Boundary worker shutsdown because awskms plugin fails

rescale-jeremy · February 16, 2023, 9:24pm

I have a worker that successfully authenticates to the controller via awskms. After about 20 seconds, the worker then shutsdown with the following error message.

	* Error finalizing kms of type aead and purpose worker-auth: rpc error: code = Unavailable desc = connection error: desc = "transport: error while dialing: dial unix /tmp/plugin435441019: connect: connection refused"

Here are more logs:

    {
        "id": "np5TnlZQdS",
        "source": "https://hashicorp.com/boundary/deployment-boundary-577785657-ftxbh/worker",
        "specversion": "1.0",
        "type": "system",
        "data": {
            "version": "v0.1",
            "op": "worker.(Worker).upstreamDialerFunc",
            "data": {
                "msg": "worker has successfully authenticated"
            }
        },
        "datacontentype": "application/cloudevents",
        "time": "2023-02-16T20:18:11.332569253Z"
    }
    {
        "id": "LABFVH4KqP",
        "source": "https://hashicorp.com/boundary/deployment-boundary-577785657-ftxbh/worker",
        "specversion": "1.0",
        "type": "system",
        "data": {
            "version": "v0.1",
            "op": "worker.(Worker).updateAddrs",
            "data": {
                "msg": "Upstreams after first status set to: [<hostname-redacted>:9201]"
            }
        },
        "datacontentype": "application/cloudevents",
        "time": "2023-02-16T20:18:11.628239255Z"
    }
    {
        "id": "Jil2dSsgLZ",
        "source": "https://hashicorp.com/boundary/deployment-boundary-577785657-ftxbh/worker",
        "specversion": "1.0",
        "type": "system",
        "data": {
            "version": "v0.1",
            "op": "worker.(Worker).GracefulShutdown",
            "data": {
                "msg": "worker entering graceful shutdown"
            }
        },
        "datacontentype": "application/cloudevents",
        "time": "2023-02-16T20:18:33.39060176Z"
    }
    {
        "id": "eCKEco8cHI",
        "source": "https://hashicorp.com/boundary/deployment-boundary-577785657-ftxbh/worker",
        "specversion": "1.0",
        "type": "system",
        "data": {
            "version": "v0.1",
            "op": "github.com/hashicorp/boundary/internal/observability/event.(*HclogLoggerAdapter).writeEvent",
            "data": {
                "@original-log-level": "none",
                "@original-log-name": "awskms.stdio",
                "err": {},
                "msg": "received EOF, stopping recv loop",
                "purpose": "worker-auth"
            }
        },
        "datacontentype": "application/cloudevents",
        "time": "2023-02-16T20:18:33.391413818Z"
    }
    {
        "id": "nVOZKIWExw",
        "source": "https://hashicorp.com/boundary/deployment-boundary-577785657-ftxbh/worker",
        "specversion": "1.0",
        "type": "system",
        "data": {
            "version": "v0.1",
            "op": "github.com/hashicorp/boundary/internal/observability/event.(*HclogLoggerAdapter).writeEvent",
            "data": {
                "@original-log-level": "none",
                "@original-log-name": "awskms",
                "error": "signal: terminated",
                "msg": "plugin process exited",
                "path": "/tmp/3381329121/boundary-plugin-kms-awskms-kIDyD",
                "pid": 25,
                "purpose": "worker-auth"
            }
        },
        "datacontentype": "application/cloudevents",
        "time": "2023-02-16T20:18:33.391638246Z"
    }

I have not been able to find anything via google.

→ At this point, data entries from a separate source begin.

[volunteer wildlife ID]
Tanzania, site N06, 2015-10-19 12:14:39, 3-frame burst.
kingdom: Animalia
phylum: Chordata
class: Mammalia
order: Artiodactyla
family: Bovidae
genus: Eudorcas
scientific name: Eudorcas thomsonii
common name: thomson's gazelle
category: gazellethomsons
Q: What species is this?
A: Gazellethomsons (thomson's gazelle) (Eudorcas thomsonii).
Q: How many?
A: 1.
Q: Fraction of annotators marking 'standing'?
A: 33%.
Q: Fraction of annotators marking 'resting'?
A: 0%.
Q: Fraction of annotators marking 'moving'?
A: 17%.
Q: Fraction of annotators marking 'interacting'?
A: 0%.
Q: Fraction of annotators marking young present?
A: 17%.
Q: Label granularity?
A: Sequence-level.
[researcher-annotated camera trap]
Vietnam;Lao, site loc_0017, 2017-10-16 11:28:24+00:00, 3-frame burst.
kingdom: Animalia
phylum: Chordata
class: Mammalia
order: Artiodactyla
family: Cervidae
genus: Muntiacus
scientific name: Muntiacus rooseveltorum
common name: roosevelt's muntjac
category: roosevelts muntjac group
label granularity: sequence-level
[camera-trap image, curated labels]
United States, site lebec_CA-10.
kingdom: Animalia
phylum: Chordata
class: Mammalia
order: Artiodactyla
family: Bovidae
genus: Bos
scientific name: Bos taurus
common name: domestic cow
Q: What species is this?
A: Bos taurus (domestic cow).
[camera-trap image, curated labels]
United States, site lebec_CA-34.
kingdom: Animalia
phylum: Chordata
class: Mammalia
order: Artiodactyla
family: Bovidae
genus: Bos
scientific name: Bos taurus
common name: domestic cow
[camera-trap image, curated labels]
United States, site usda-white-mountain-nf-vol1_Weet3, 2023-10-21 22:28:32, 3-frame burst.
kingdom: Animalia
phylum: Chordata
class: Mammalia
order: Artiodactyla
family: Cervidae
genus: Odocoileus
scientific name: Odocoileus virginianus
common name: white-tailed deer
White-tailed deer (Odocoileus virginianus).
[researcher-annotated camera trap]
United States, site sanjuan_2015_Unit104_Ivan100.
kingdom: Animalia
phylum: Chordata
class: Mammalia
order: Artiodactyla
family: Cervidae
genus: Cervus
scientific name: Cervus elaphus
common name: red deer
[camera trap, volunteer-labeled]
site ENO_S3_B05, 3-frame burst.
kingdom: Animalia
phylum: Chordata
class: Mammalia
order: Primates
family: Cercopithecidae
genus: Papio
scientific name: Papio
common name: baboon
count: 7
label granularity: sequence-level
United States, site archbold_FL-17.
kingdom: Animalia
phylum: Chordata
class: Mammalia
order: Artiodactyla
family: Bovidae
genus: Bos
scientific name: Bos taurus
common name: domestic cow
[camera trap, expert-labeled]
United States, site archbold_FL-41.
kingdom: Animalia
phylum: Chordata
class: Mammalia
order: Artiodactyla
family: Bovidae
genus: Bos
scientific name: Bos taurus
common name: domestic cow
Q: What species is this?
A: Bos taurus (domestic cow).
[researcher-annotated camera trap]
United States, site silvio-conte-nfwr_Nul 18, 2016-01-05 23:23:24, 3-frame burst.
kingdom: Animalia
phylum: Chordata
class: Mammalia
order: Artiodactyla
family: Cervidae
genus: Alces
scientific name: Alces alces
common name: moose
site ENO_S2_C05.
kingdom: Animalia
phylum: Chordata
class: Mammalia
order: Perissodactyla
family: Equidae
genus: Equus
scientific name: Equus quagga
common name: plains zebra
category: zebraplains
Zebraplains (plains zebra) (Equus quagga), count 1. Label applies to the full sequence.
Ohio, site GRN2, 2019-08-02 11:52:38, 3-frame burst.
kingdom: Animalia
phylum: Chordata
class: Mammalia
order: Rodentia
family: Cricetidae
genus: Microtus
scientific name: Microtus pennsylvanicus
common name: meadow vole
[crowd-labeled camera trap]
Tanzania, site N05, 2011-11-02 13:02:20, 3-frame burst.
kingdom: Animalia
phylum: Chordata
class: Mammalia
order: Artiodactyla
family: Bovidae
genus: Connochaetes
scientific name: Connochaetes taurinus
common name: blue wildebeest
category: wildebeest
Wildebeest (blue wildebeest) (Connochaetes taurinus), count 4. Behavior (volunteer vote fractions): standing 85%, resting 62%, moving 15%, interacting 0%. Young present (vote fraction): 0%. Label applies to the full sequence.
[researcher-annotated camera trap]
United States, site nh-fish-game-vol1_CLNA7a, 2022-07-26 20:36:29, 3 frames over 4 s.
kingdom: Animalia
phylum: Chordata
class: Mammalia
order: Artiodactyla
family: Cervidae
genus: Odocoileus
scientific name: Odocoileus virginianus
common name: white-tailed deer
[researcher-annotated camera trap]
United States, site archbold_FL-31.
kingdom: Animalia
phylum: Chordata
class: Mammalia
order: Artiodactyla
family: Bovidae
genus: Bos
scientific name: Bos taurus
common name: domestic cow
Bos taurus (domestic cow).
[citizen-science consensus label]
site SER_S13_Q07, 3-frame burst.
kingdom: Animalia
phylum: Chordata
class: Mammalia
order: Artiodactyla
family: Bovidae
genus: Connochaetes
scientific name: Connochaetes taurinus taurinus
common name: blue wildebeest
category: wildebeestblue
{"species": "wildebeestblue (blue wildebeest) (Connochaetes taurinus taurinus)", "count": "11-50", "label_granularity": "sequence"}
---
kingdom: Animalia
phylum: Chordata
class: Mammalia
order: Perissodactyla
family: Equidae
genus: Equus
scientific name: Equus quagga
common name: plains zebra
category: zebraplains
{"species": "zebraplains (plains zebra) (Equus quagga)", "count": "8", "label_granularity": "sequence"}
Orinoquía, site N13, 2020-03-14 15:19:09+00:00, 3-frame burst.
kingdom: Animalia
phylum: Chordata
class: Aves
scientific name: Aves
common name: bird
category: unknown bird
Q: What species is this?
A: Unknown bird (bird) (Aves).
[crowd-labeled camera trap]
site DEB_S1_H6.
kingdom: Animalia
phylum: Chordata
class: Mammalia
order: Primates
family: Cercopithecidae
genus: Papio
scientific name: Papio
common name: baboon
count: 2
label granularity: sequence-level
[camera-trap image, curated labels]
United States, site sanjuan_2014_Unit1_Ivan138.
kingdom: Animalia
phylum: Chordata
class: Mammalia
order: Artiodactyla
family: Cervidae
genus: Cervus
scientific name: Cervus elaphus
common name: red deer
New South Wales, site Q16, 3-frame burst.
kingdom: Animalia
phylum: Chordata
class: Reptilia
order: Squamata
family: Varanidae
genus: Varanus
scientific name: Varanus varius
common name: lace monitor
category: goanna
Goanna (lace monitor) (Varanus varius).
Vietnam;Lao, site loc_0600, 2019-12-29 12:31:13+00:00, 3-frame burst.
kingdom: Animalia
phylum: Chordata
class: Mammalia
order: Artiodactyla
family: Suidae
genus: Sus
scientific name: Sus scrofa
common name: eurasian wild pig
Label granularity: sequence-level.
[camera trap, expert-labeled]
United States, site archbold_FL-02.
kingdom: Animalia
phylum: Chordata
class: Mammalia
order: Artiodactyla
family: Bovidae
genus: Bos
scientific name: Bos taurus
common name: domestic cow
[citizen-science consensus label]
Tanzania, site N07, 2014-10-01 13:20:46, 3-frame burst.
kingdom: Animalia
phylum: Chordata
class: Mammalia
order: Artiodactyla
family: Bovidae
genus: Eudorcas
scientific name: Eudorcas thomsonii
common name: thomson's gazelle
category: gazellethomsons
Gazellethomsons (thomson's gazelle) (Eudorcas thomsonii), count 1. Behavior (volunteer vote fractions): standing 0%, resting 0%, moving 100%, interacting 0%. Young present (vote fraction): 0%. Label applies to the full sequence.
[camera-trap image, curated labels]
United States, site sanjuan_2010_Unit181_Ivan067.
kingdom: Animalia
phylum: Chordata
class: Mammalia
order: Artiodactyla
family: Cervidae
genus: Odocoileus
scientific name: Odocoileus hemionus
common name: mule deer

omkensey · February 16, 2023, 9:36pm

What does your worker KMS config look like? How about the controller?

rescale-jeremy · February 16, 2023, 9:45pm

Controller config:

    disable_mlock = true

    controller {
      name = "kubernetes-controller"
      description = "A controller for a kubernetes demo!"
      database {
        url = "env://BOUNDARY_PG_URL"
      }
      public_cluster_addr = "env://BOUNDARY_CONTROLLER_URL"
    }

    listener "tcp" {
      address = "0.0.0.0"
      purpose = "api"
      tls_disable = true
    }

    listener "tcp" {
      address = "0.0.0.0"
      purpose = "cluster"
      tls_disable = false
      tls_cert_file = "/etc/pki/tls/certs/tls.crt"
      tls_key_file = "/etc/pki/tls/certs/tls.key"
    }

    kms "aead" {
      purpose = "root"
      aead_type = "aes-gcm"
      key = "<redacted>"
      key_id = "global_root"
    }

    kms "awskms" {
      purpose = "worker-auth"
      kms_key_id = "<redacted>"
      key_id = "global_worker-auth"
    }

    kms "aead" {
      purpose = "recovery"
      aead_type = "aes-gcm"
      key = "<redacted>"
      key_id = "global_recovery"
    }

worker config:

    disable_mlock = true

    worker {
      name = "kubernetes-worker"
      description = "A worker for a kubernetes demo"
      initial_upstreams = ["<redacted>"]
      public_addr = "<redacted>"
    }

    listener "tcp" {
      address = "0.0.0.0"
      purpose = "proxy"
      tls_disable = false
      tls_cert_file = "/etc/pki/tls/certs/tls.crt"
      tls_key_file = "/etc/pki/tls/certs/tls.key"
    }

    kms "awskms" {
      purpose = "worker-auth"
      kms_key_id = "<redacted>"
      key_id = "global_worker-auth"
    }

omkensey · February 21, 2023, 2:53pm

I wonder if mixing aead keys and awskms keys is causing some sort of issue. (It shouldn’t, but it’s complaining about aead on an awskms worker-auth key, so maybe?)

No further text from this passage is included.